**TASK INSTRUCTIONS:**
- A) In the Rust closures thread, what do the items fn foo() {} and fn bar() {} both coerce to?
- B) Please return the passage from the Rust closures thread starting with "That's technically correct, but" and going on through "be invariant, e.g.".

**EXCERPTED PASSAGE:**
· · · · ·

It returns a type, but it may not be a function, it may be, you know, callback (as you wanted).
If you would use Option<fn(Node)> instead of Option<FN> then your code would work, of course, but then you wouldn't be able to pass around a closure, of course.
Types of different closures are different because they may grad arbitrary amount of captured data.
If you want to work with different closures would be to move them to heap and use Box<dyn Fn(Node)>
No. Functions with the same arguments denote the same types. Closures are different, for obvious reasons.
No. Expressions don't yield types, they always yield values. (Expressions have a type, which is the type of the value they yield.)
Your problem is that you are misunderstanding what generics are. A generic function means that the caller gets to choose the type. However, in this case, you can't let the caller choose the type if the else arm is hit: the type of fn item do_skip_node is a concrete type, not the same as the (arbitrary) type parameter the user might have substituted for NC.
If the callback you passed in was always coercible to a function pointer, then you could return fn(Node) instead. (You will need some sort of indirection/dynamism, because you allow returning two, potentially different functions.)
However, if the callbacks you pass are expected to be arbitrary callables, and you want to keep the NC: Fn(Node) signature, then you'll have to return e.g. a Box<dyn Fn(Node)>, which can accommodate both fn items and closures.
No, the items fn foo() {} and fn bar() {} have distinct types. (They both coerce to fn(), though.)
That's technically correct, but I wonder whether this difference is ever possible to observe in practice. I believe the coercions will be automatically applied in a search for a common type if you try to return different types from different branches. It does show up in Debug output, of course.
So the answer to forcing it to error is to suppress coercions. A coercion from a function ZST type to fn() requires covariance, so in theory we can suppress it by forcing a type parameter to be invariant, e.g.

· · · · ·

**SUPPLIED MATERIAL:**

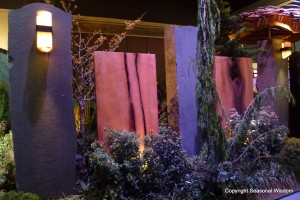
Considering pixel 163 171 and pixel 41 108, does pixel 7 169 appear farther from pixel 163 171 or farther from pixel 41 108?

· · · · ·

**OUTPUTS FOR THE TASKS:**
- A) They both coerce to fn().

- B)
That's technically correct, but I wonder whether this difference is ever possible to observe in practice. I believe the coercions will be automatically applied in a search for a common type if you try to return different types from different branches. It does show up in Debug output, of course.
So the answer to forcing it to error is to suppress coercions. A coercion from a function ZST type to fn() requires covariance, so in theory we can suppress it by forcing a type parameter to be invariant, e.g.